Aude Fiorini’s chapter considers flawed reasoning in the US Court of Appeals judgment in Pope v Lunday. Fiorini illustrates the substantive flaws in the Court’s treatment of the habitual residence of neonates, but also highlights a broader concern regarding the potential for unconscious bias in judicial decision-making. Through the judgment in Pope, Fiorini raises alarms regarding inconsistent judicial treatment of similar situations which turn on appreciation of circumstances establishing the habitual residence of a child. She argues, particularly compellingly in our view, that the interests of justice require greater conceptual clarity and consistency.
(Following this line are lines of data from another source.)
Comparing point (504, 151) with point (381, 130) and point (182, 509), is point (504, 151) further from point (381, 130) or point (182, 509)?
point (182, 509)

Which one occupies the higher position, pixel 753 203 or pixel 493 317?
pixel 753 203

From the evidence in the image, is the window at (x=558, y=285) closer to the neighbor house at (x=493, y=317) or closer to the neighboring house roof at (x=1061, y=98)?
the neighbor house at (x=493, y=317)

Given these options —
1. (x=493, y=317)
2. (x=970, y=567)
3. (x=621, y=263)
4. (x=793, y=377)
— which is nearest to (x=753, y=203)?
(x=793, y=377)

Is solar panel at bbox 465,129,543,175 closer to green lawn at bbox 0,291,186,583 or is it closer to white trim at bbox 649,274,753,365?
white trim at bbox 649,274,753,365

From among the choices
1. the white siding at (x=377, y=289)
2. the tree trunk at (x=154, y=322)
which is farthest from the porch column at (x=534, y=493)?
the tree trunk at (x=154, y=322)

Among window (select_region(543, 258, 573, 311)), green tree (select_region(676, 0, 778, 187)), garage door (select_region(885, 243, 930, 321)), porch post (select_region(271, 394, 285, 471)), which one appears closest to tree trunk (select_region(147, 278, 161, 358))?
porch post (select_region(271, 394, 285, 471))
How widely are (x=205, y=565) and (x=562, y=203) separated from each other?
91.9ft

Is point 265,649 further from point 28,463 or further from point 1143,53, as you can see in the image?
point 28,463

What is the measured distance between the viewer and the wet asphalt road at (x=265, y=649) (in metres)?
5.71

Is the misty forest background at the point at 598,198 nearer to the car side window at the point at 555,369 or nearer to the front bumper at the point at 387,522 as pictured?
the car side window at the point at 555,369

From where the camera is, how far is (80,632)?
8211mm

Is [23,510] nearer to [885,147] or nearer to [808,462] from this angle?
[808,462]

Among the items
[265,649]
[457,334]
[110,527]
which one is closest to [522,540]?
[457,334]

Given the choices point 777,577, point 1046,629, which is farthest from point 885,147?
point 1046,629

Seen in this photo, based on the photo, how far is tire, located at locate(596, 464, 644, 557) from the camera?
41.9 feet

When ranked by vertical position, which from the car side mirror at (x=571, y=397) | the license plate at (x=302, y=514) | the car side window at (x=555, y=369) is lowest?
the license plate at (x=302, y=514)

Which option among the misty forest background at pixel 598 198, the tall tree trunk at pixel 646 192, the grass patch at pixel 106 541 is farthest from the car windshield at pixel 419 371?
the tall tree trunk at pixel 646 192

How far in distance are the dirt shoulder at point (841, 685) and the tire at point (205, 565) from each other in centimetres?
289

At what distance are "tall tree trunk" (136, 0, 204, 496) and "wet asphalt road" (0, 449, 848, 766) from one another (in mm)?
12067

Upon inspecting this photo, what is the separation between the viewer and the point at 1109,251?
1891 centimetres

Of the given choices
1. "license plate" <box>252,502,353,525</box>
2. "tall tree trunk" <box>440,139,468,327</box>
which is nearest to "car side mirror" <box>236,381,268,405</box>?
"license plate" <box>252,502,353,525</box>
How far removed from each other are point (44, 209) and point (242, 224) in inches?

In the final chapter, by Anatol Dutta, the interactions of the public and the private return to the fore. Taking his cue from Jonathan Fitchen’s work on authentic instruments, Dutta explores the concept of private divorce under the Brussels IIter Regulation. Concerns regarding decisional autonomy are very much in evidence in this chapter, which considers the meaning of private divorces and the extent to which they enjoy recognition in the EU private international law system. Ultimately, Dutta welcomes measures which restrict private divorce tourism in the EU.



This book was born of a collective wish to remember and honour a much-loved scholar of private international law. In that, we trust that it has already fulfilled its purpose. However, each chapter individually and the book taken as a whole also capture the state of the art of private international law. Ours remains a discipline in search of systemic normative clarity and in episodic need of technical refinement. This collection provides tantalising glimpses of possible answers to both the essential question of the treatment of the private in the attainment of public goods, and in relation to longstanding vexing technical questions.

To preserve and further Jonathan Fitchen’s legacy as an educator of private international lawyers, editorial royalties from the sale of the book will be donated to the Jonathan Fitchen Fund of the Development Trust at the University of Aberdeen. Direct individual donations to the fund are also welcome and appreciated.